How do they provide water for all of these new homes???
I personally will not purchase a home produced from 2020 to current time, Absolute thrown together junk, I dont care what kind of con job “incentives” they threw at Me..
I would prefer existing homes especially from the 40s and 50s built with pride and quality materials.
Have a fantastic Memorial Day Weekend.
I haven’t looked at any of the new builds in detail but my one observation is simply the move to smaller and smaller lot sizes. Convenient for high fiving your neighbor or them passing TP is your run out. Probably can share wifi too so all kinds of advantages. On the positive almost all of them have nice parks close by.
The whole conversation on housing is about how unaffordable and too expensive housing has become, and all you do is bitch about homes that are built to address this issue, that are built on smaller lots and with modern lower-cost construction materials and methods, and you bitch about these houses that are built to address this affordability issue. And those houses are selling because there is demand for them. I just don’t get why you’re denigrating this market and the people that buy those houses.
Houses from the 40’s and 50’s had no insulation, oil or coal fired furnaces, plaster walls, unsafe wiring, no circuit breakers (fuses), and terrible windows. I rented one when I was in college in the late 1960’s and heated my soup cans on steam radiators. No one in their right mind would want one of these unless you tore it down and built over again.
With respect to new, inexpensive builds, what would you build for the common man and his family these days…..$750,000 custom homes? These smaller, tact homes are suited for young family’s getting started, seniors retiring and anyone else priced out of the “better” home market.

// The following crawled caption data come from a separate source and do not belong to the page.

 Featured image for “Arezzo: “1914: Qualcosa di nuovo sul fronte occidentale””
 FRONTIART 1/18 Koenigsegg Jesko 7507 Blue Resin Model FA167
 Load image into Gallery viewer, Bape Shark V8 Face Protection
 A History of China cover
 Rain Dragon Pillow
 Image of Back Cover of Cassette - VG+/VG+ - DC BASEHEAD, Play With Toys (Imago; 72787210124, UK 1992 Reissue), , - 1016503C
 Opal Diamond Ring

The Sun Belt homes are the drivers of the U.S. construction economy. As Wolf points out, Florida and Texas are the gigantic engines of the national economy. The balmy weather of those two states, and the strong business climate, are drawing in thousands of new residents at a time when the Northeast is struggling to hold onto its population…
Anecdotal far shore: Two new houses right behind us, (NOT in flood zone!) both about 3K SF, one ”under contract” before construction begins at $1.3MM, the other unsold at $1.6MM to be completed in August.
Right Price = sold, eh
Delusional sellers (existing) vs Pragmatic sellers (homebuilders), battle of the century. Have my popcorn ready and looking forward to existing sellers getting some much needed does of reality smack into them….maybe some of them have forgotten what chasing the markets down looks like and don’t think it will ever happen again..

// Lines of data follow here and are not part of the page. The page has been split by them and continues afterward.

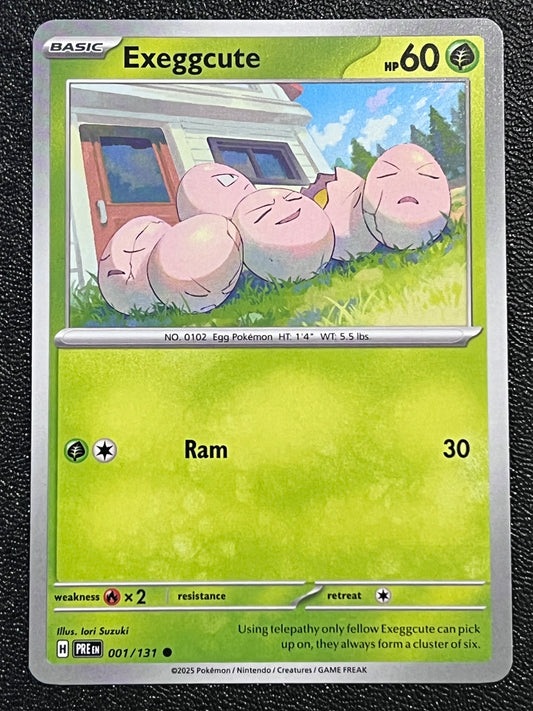 001/131 Exeggcute - Pokémon Prismatic Evolutions Common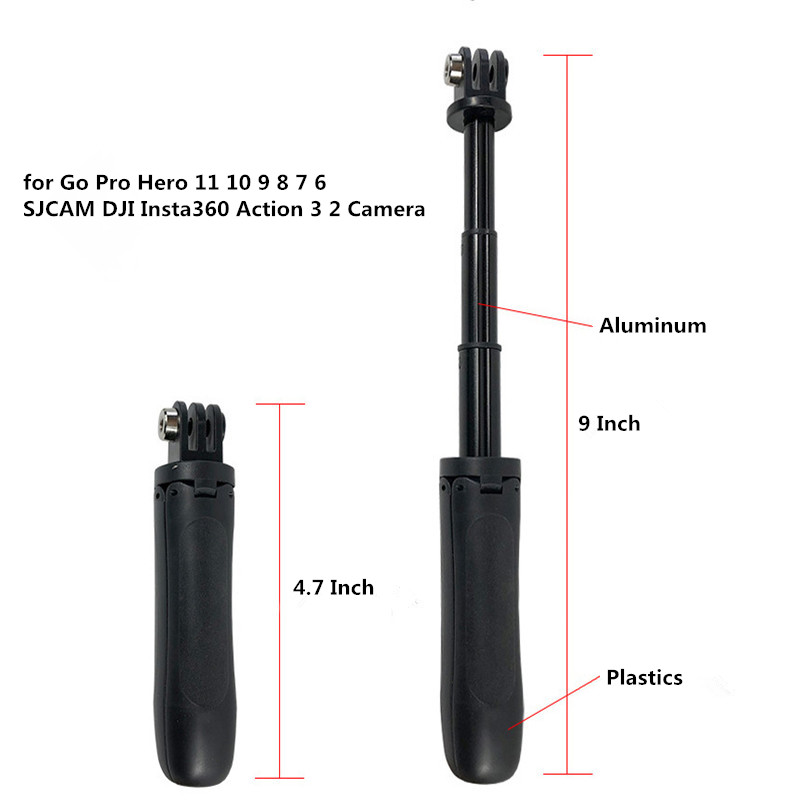 Mini Selfie Stick Shorty Stati - Photography Grip Insta360 X5 recensie en prijs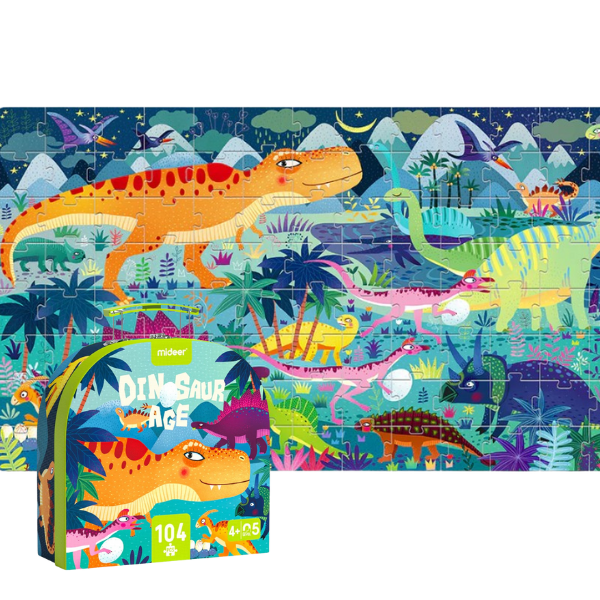 Puzzle în valiză „Era dinozaurilor” MD3026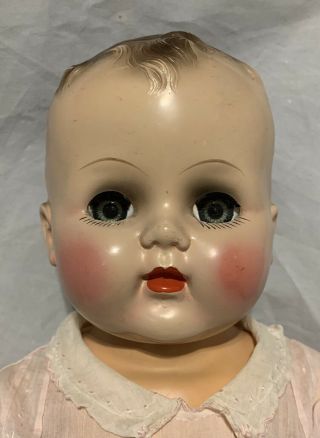 Vintage Unmarked Hard Plastic Baby Doll Magic Skin Body 22”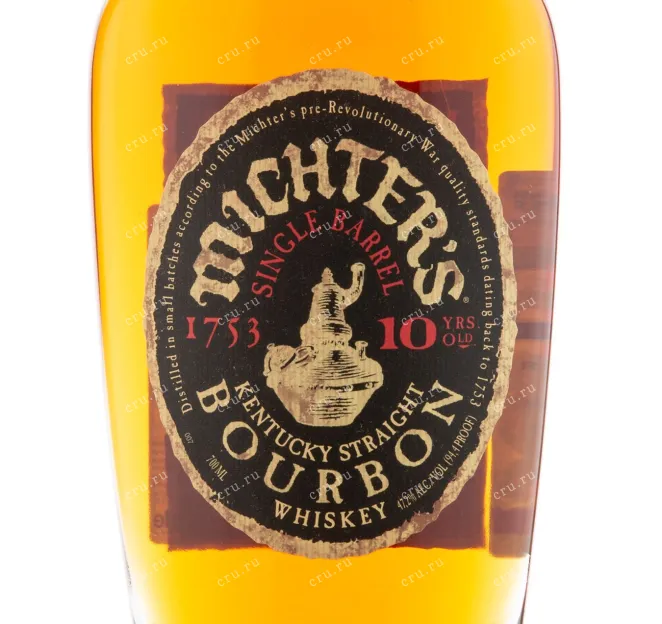 Этикетка виски Michters 10 years Bourbon 0.7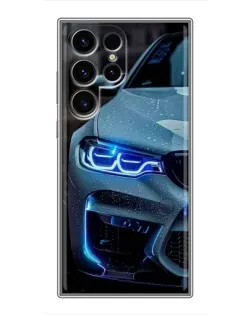 Чехол для Blackview Wave 10C с картинкой «Взгляд BMW с синими фарами»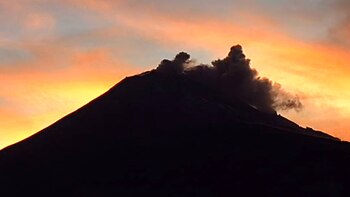 El volcán Popocatépetl ha tenido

For markets with way more limited new builds, consider yourself lucky for now and maybe your stubborness will ride out the price correction…time will tell
Non stop building in Northern California, both in the downtown with taking down failed retail that are torn down to major new areas that will have thousands of units of various types, new schools and more(Innovation Park, former stadium area for Sacramento Kings). Can’t drive up highway 80 anymore without seeing new developments as far as the eye can see. This project obviously has had years of planning but clearly they expect to unload them all 10% will be affordable housing along with combo of residential houses, apartments and condos. I haven’t heard of a lot more jobs coming to the area but a huge part of this area is government.
“I personally will not purchase a home produced from 2020 to current time, Absolute thrown together junk, I dont care what kind of con job “incentives” they threw at Me..”
These monster homes in my area are mostly thrown together junk. After they are built you see repair trucks lined up in front of the homes for 6 months or more fixing all the defects. The windows alone cost $20K right out of the gate to replace as they are not energy efficient.
So new homes make up a larger portion of sales than they have been historically and are being booked at fake prices ~12% above the actual realized price after incentives (and the discount required to sell is increasing). The question is, when will enough “used” home sellers be forced to sell at a lower price point that everyday people realize prices are falling and sales activity dries up even further
A tale of two markets.
For homebuilders who have to sell or they might go under, or at least slow down production, they’re making the math work for the market.
For owners on the resale market, they’re “holdin’ and hopin'” that Daddy Powell will fix their affordability issues and ROI dreams.
But time has value as well. Having to sit on property creates costs. Having to sit on financed property costs more, as do lost opportunity costs or eating commutes. Pick your poison.